Olho pra ela, com aquela boina meio caída de lado, como só as francesas sabem usar, e com aquele xale, não sei se é realmente um xale, mas parece, e ela fica imóvel contra a paisagem fria do lado de fora da janela, com aquela boina de lado, aquela xale francês, fumando cigarros pretos em sua piteira, apreciando o gosto da sua eternidade particular, tão tipicamente francesa.

Beija-me. Não há como descrever o beijo de uma francesa. É o mais intenso e o mais frio dos beijos. Ao mesmo tempo. Ela tira suas roupas como se estivesse em um palco e toda uma platéia aguardasse tensa cada movimento. Eu aguardo tenso cada movimento. Pára contra a luz de mercúrio que entra por uma fresta na cortina, seminua, fumando, como em um quadro, tempo parado, frio esquecido. Por fim, tira o que lhe resta de roupas e refestela-se em minha cama. Refestela-se em meu corpo. Assim como me refestelo no dela. Jamais conseguirei descrever o que se sente ao fazer amor com uma francesa. É o sexo mais intenso, mais quente, mais cheio de desejo, porém ela é fria, trata-o com desprezo, olha-o entediada, ela o ama e o menospreza, sempre com o mesmo prazer, e sempre proporcionando o mesmo prazer. Uma francesa controla o prazer como um jogador profissional de poker controla as cartas em sua manga. É bom deixar claro que a francesa se encarregou de derrubar velhos mitos para mim, afinal ela era muito bem lavada e muito bem depilada. Entretanto ela mitificou outras sensações em mim, a perversa ninfomaníaca devoradora, íntima do prazer, que nos torna tão felizes em momentos únicos e com olhares de gelo nos devolve a nossa condição miserável e nos faz agoniar-mo-nos de dor e angústia em meio ao prazer desenfreado.

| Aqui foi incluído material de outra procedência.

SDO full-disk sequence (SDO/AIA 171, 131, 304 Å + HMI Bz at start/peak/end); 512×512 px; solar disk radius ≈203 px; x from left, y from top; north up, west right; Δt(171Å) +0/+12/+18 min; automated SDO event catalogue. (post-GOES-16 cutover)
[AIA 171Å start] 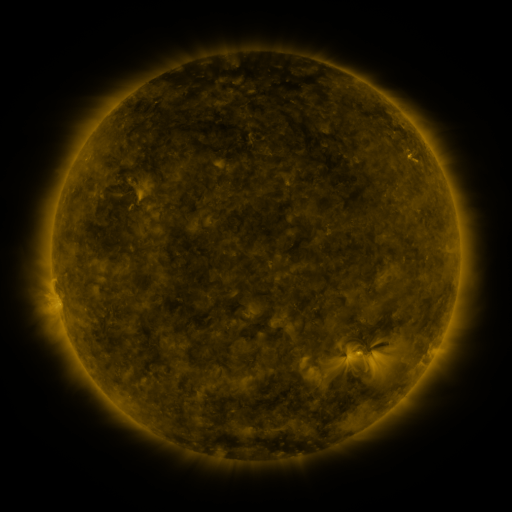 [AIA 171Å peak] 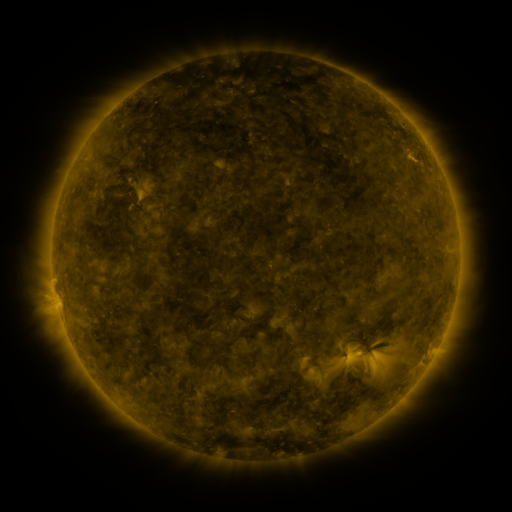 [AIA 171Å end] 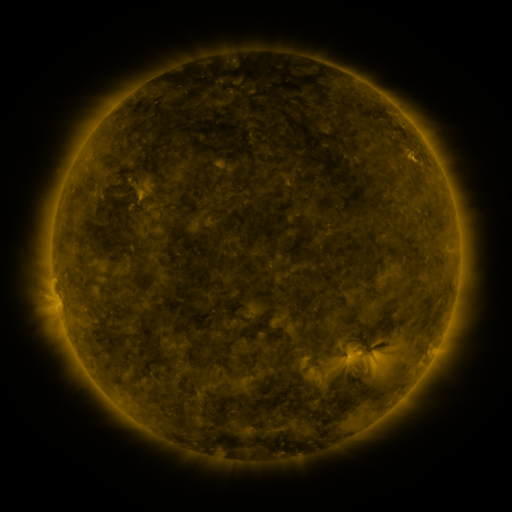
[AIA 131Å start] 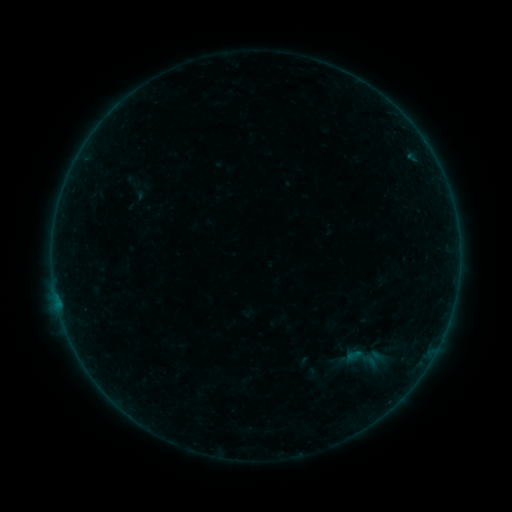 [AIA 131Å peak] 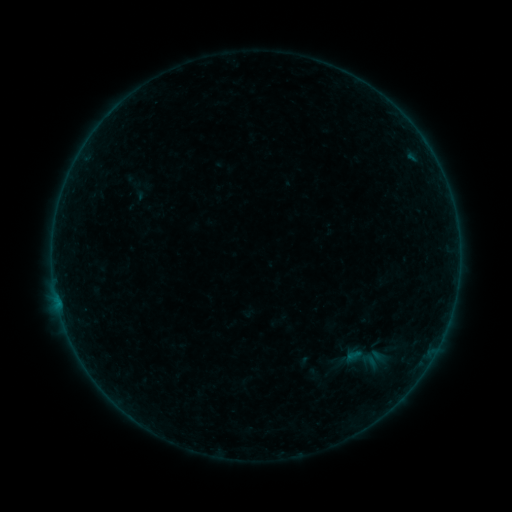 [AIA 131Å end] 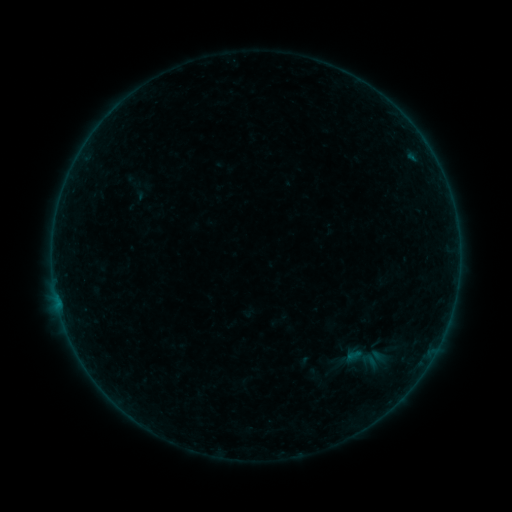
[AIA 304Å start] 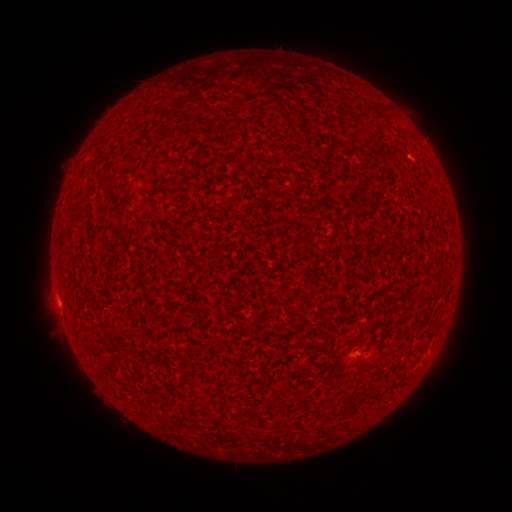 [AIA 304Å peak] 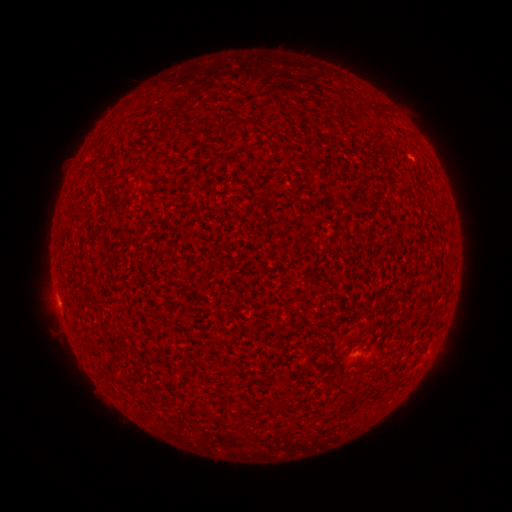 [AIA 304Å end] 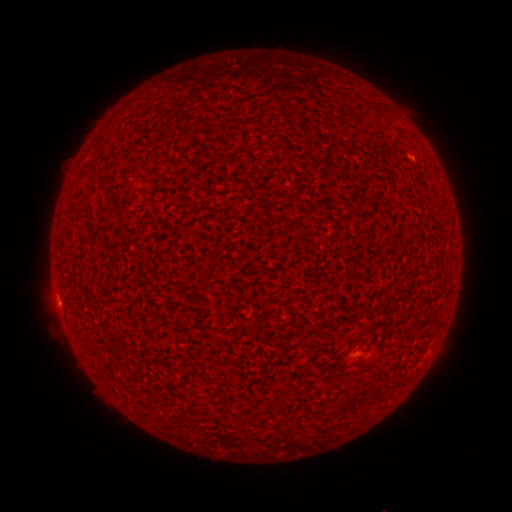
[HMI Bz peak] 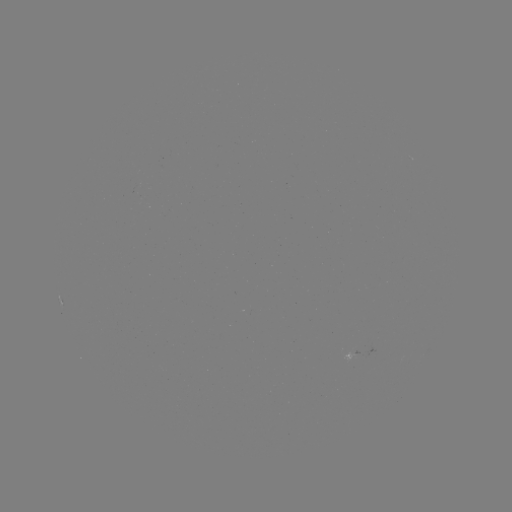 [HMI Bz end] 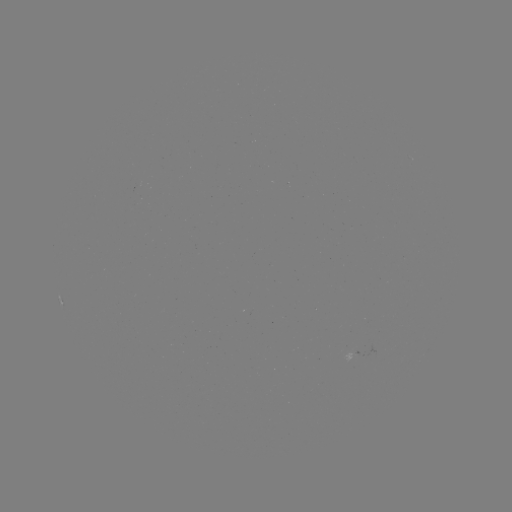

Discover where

Mas eu ainda não cheguei ao ponto alto desta narrativa: o gosto da francesa. Quando mergulhei minha cabeça entre suas pernas, no exato momento em que minha língua abriu sua vulva lambuzada e adentrou no fundo daquela vagina quente e úmida, eu percebi o que ela possuía de diferente de todas as outras mulheres do mundo: o gosto da francesa. É impossível explicar em palavras o gosto da francesa, o mais doce e o mais acre dos gostos, a mais alucinógena de todas as drogas verteu daquela boceta quente tipicamente francesa. O gosto da francesa.

Agora ela deve estar apreciando um café tipicamente francês em Paris, talvez sem aquela expressão de desgosto. Deve haver, sentado com ela, algum francês blasé que também fuma cigarros pretos e que pára contra a luz sabendo que está sendo admirado em sua infinita beleza. Só os franceses fazem isso com maestria.

Eu fiquei aqui. Lembrando-me da francesa e vivendo um frio sem glamour. Mas toda vez que, meio entediado, meio morto, eu mexo no meu pau mole e degenerado, eu me lembro do gosto da francesa, e me sinto vivo novamente.